Your objective:
Convert the lines below into a JSON list of strings, with one string per line and blank lines omitted. Exclude the pictures from the list.

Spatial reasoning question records
• • •
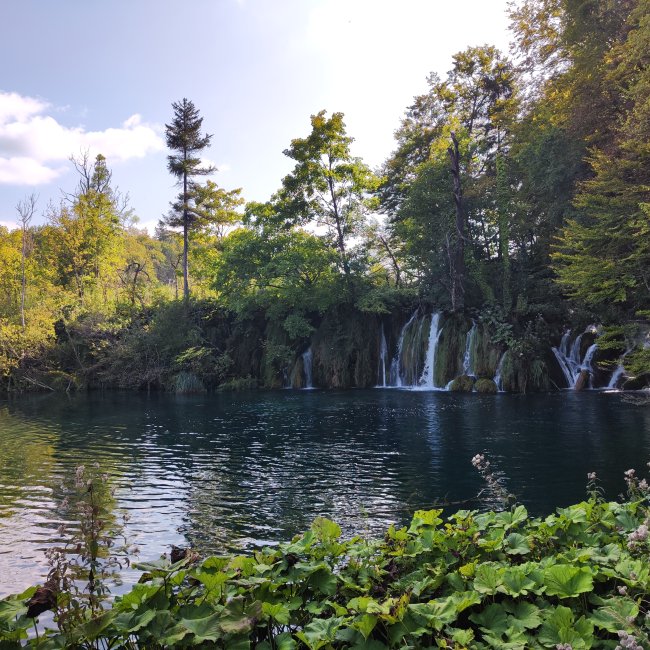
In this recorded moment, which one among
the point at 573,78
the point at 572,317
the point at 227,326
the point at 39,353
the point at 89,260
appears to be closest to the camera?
• • •
Task response:
[
  "In this recorded moment, which one among",
  "the point at 573,78",
  "the point at 572,317",
  "the point at 227,326",
  "the point at 39,353",
  "the point at 89,260",
  "appears to be closest to the camera?"
]